High Availability Mode

When creating a Dataproc cluster, you can put the cluster into Hadoop High Availability (HA) mode by specifying the number of master instances in the cluster. The number of masters can only be specified at cluster creation time.

Currently, Dataproc supports two master configurations:

  • 1 master (default, non HA)
  • 3 masters (Hadoop HA)

Comparing default and Hadoop High Availability mode

  • Compute Engine failure: In the rare case of an unexpected Compute Engine failure, Dataproc instances will experience a machine reboot. The default single-master configuration for Dataproc is designed to recover and continue processing new work in such cases, but in-flight jobs will necessarily fail and need to be retried, and HDFS will be inaccessible until the single NameNode fully recovers on reboot. In HA mode, HDFS High Availability and YARN High Availability are configured to allow uninterrupted YARN and HDFS operations despite any single-node failures/reboots.

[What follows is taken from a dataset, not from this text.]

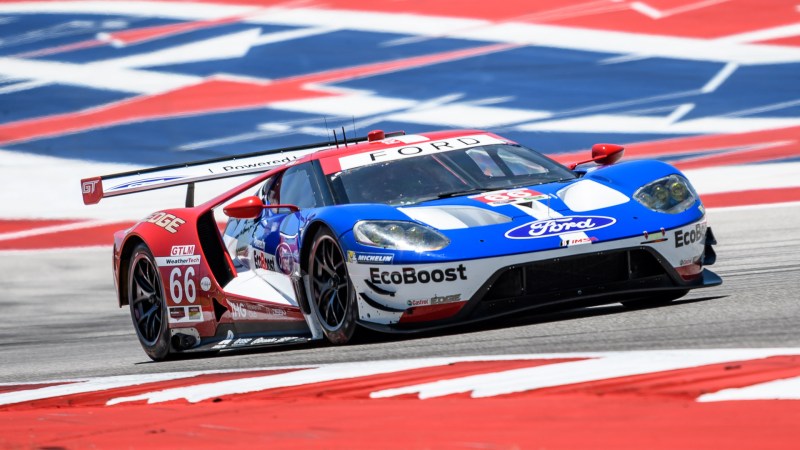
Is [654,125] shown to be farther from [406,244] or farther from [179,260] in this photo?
[406,244]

  • Job driver termination: The driver/main program of any jobs you run still represents a potential single point of failure if the correctness of your job depends on the driver program running successfully. Jobs submitted through the Dataproc Jobs API are not considered "high availability," and will still be terminated on failure of the master node that runs the corresponding job driver programs. For individual jobs to be resilient against single-node failures using a HA Cloud Dataproc cluster, the job must either 1) run without a synchronous driver program or 2) it must run the driver program itself inside a YARN container and be written to handle driver-program restarts. See Launching Spark on YARN for an example of how restartable driver programs can run inside YARN containers for fault tolerance.

  • Zonal failure: As is the case with all Dataproc clusters, all nodes in a High Availability cluster reside in the same zone. If there is a failure that impacts all nodes in a zone, the failure will not be mitigated.

Instance Names

The default master is named cluster-name-m; HA masters are named cluster-name-m-0, cluster-name-m-1, cluster-name-m-2.

Apache ZooKeeper

In an HA Dataproc cluster, the Zookeeper component is automatically installed on cluster master nodes. All masters participate in a ZooKeeper cluster, which enables automatic failover for other Hadoop services.

HDFS

In a standard Dataproc cluster:

  • cluster-name-m runs:
    • NameNode
    • Secondary NameNode

In a High Availability Dataproc cluster:

  • cluster-name-m-0 and cluster-name-m-1 run:
    • NameNode
    • ZKFailoverController
  • All masters run JournalNode
  • There is no Secondary NameNode

Please see the HDFS High Availability documentation for additional details on components.

YARN

In a standard Dataproc cluster, cluster-name-m runs ResourceManager.

In a High Availability Dataproc cluster, all masters run ResourceManager.

Please see the YARN High Availability documentation for additional details on components.

Creating a High Availability cluster

gcloud command

To create an HA cluster with gcloud dataproc clusters create, run the following command:
gcloud dataproc clusters create cluster-name \
    --region=region \
    --num-masters=3 \
    ... other args

REST API

To create an HA cluster, use the clusters.create API, setting masterConfig.numInstances to 3.

Console

To create an HA cluster, select High Availability (3 masters, N workers) in the Cluster type section of the Set up cluster panel on the Dataproc Create a cluster page.